Accuracy in ANR publications is a primary goal. If a UC ANR specialist, advisor or staff person receives a comment or complaint about inaccuracy or other issues in an ANR peer-reviewed publication, we should not hesitate to look into the issue. The following steps have been approved by the Communications Advisory Board to respond to a reader's concern in a way that parallels the ANR peer review process and respects the ANR author. 

  1. The ANR individual receiving the comment or compliant asks that it be put in writing.

  2. The ANR individual forwards the comment/compliant to Communication Services (CSIT).

  3. CSIT acknowledges the commenter to say we will look into it.

  4. CSIT contacts the publication’s author. The process is then similar to a query raised in peer review; the author is asked to respond in writing.
    a. Author could oppose the comment/complaint and must explain why
    b. Author could agree that concerns could be valid

  5. CSIT sends the author’s response to the appropriate ANR associate editor (AE). If the author opposes the concern raised, the AE has the option to get a second opinion by an internal or other academic expert in the subject matter or commodity expert competent to address the specific issue.
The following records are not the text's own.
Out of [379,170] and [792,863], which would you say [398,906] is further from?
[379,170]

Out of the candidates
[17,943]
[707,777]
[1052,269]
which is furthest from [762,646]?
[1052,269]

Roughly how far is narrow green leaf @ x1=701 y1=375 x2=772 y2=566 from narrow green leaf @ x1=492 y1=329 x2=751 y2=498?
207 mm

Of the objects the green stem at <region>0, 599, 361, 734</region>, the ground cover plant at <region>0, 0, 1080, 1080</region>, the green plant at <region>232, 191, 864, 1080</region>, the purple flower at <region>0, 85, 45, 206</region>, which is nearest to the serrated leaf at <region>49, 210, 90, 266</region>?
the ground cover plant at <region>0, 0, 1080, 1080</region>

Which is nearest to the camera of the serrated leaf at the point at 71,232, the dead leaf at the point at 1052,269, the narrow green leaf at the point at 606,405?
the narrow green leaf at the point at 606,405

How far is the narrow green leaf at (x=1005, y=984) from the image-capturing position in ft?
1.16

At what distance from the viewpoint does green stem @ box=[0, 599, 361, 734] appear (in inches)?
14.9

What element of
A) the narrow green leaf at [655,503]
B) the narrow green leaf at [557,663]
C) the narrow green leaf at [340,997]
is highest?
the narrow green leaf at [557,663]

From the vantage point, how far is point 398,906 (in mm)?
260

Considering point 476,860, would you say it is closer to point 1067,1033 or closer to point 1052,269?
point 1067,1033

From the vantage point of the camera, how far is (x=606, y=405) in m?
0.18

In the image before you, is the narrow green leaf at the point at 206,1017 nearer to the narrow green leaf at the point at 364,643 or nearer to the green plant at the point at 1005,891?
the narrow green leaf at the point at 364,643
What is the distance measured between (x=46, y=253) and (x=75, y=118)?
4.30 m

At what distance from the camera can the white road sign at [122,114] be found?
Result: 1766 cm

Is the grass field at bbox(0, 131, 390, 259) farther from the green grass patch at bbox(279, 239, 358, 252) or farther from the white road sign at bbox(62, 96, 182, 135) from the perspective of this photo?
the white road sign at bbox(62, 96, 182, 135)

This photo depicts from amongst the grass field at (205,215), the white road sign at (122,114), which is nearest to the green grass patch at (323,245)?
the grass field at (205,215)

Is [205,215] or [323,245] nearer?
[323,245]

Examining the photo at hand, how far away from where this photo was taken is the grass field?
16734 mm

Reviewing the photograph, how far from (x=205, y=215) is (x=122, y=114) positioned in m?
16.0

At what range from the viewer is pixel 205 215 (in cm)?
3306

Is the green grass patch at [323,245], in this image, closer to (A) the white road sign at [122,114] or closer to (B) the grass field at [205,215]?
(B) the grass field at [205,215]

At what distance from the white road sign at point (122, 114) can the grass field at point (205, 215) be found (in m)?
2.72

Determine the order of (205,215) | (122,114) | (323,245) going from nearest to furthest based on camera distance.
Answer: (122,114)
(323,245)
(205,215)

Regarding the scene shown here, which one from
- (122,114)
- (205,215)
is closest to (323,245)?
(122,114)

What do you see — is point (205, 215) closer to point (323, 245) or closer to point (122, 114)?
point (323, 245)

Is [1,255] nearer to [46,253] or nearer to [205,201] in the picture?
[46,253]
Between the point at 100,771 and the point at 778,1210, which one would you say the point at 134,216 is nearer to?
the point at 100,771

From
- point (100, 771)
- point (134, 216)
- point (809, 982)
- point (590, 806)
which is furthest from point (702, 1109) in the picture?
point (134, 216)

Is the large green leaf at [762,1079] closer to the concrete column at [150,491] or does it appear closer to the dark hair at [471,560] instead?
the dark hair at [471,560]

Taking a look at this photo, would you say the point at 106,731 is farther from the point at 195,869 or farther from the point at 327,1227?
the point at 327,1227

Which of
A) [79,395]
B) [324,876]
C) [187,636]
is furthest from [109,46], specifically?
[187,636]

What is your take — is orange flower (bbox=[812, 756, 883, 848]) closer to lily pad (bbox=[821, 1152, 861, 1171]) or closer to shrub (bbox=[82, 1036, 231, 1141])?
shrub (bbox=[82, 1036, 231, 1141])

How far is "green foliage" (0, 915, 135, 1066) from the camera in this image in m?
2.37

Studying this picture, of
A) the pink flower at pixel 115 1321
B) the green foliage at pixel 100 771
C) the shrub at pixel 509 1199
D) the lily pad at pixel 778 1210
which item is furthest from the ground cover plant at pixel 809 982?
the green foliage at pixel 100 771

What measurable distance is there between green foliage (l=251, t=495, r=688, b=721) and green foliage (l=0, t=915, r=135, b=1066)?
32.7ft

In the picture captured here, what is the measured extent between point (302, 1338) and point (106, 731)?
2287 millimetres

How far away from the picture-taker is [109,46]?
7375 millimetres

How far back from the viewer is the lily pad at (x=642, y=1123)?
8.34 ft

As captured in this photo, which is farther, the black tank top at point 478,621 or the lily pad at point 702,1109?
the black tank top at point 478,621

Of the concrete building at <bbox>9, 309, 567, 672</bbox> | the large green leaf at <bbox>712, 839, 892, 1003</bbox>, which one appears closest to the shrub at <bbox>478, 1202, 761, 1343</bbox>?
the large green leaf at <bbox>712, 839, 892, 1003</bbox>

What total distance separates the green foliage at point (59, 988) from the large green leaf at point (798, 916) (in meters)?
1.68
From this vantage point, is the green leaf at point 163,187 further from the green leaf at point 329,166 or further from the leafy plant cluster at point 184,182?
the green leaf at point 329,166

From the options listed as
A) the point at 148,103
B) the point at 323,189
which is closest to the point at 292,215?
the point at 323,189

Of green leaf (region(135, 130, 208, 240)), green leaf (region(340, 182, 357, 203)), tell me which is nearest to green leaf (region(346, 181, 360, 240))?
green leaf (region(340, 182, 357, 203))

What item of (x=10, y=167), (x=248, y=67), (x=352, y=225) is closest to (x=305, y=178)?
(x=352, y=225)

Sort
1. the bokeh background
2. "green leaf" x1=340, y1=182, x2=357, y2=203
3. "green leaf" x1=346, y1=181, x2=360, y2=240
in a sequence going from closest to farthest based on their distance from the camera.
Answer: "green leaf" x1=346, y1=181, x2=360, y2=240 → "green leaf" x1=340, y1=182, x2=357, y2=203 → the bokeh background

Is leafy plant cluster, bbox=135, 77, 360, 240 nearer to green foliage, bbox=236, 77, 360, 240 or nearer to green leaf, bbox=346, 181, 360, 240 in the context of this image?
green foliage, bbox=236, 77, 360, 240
  6. If author agrees with the comment, he/she and the AE decide how to correct the material; another review that focuses on the specific issue only may be helpful; the author could suggest such a reviewer.

  7. The decision and corrected text is returned to CSIT.
    An electronic publication is correction online
    A printed book may need an errata page inserted if correction warrants

  8. CSIT replies to the original commenter and the ANR individual who brought the issue forward.